Hunting at the next Election

London campaign 028

Labour’s passage of the Hunting Act in 2004 will go down as one of its most progressive achievements when the history books come to be written. Despite the threats and violence of the pro-hunting thugs who attacked Parliament Square, Labour MPs trooped through the voting lobbies to strike a vital blow for social progress and animal welfare in the UK.

Yet it nearly didn’t make it onto the statute book, largely due to the prevarication of Tony Blair. Anyone who has read Alastair Campbell’s Diaries or any other memoirs of the New Labour era will know that Blair used hunting as a convenient rhetorical tool when under pressure. When it came to the crunch he preferred the dithering ‘Middle Way’ option, which in many ways this sums up the detachment of Blair from Labour’s grassroots. He was however courageously blocked by Labour MPs still angry at being misled over the 2003 invasion of Iraq.

After this landmark breakthrough following decades of fruitless failure over this issue, the battle is to now keep the ban in place given the impending threat of a Tory election victory. In tow to the pro-hunt lobby and the bulging chequebooks of the landed gentry, it is payback time if the Conservatives triumph in 2010, and that could be an appalling step backwards for animal welfare in the UK. Yet there is still time for Labour to include this issue within their long-term election strategy in order to significantly disrupt the Conservatives bid to regain power.

The Hunting Act has been dismissed as bad legislation by the bloodthirsty pro-hunters who have sought to flout it in complete defiance of the democratic wishes of the majority. Many of them only appear to respect democracy when it does what they want it to. Yet the Hunting Act could work if only the police were forced to address the matter seriously and generally showed less sympathy towards the hunting fraternity. A 2010 election pledge for Labour should be to tighten up the existing legislation and regulate hunting further. In short, if the hunters cannot control their hounds, then the hunt meeting should be prohibited from its pursuit and broken up there and then.

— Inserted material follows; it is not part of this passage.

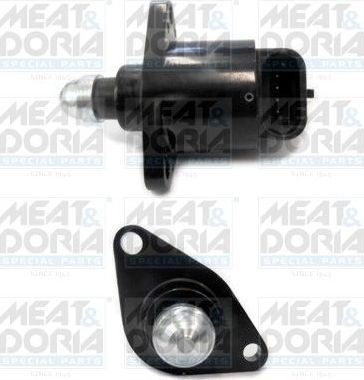 Датчик (клапан, регулятор) холостого хода Meat & Doria для Peugeot 406 I 2000-2004. Артикул 84054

Despite the howls of anger and plans for revenge from the pro-hunting lobby, the Act has the capacity to remain firmly in place, but only if the Labour leadership shows more commitment to the issue than it has done in the past. The Labour government must loudly proclaim this Act as a sign of civilised progress as part of its list of key achievements, as part of a move towards a more compassionate British society. They need to make a future Conservative government too scared to repeal it for fear of generating significant public hostility.

Yet the anti-hunting lobby and Labour supporters of animal welfare must wake up and face the reality. Pressure groups and some Labour politicians seem to be dismissive of the Conservatives’ pledge to repeal the ban, yet such complacency is frightening. You only have to scour through websites such as www.conservativehome.com to see how the blue-rinse brigade are salivating and chomping at the bit to reverse the one law that symbolises their perception of  Labour’s class warfare. I for one don’t want a return to violent terrier-boys attacking animal rights protesters’ while they get their kicks from hare-coursing and other barbaric activities.

For all of Cameron’s bluster about compassionate Conservatism, he needs to be fully exposed as a fervent supporter of animal cruelty. Labour have been criticised for playing the class card in recent months, but to depict Cameron in his riding gear, shrieking ‘tally-ho’ along with the blood smeared over the faces of fellow hunters after a successful ‘kill’, could prove to be some powerful election imagery for the Labour Party next year.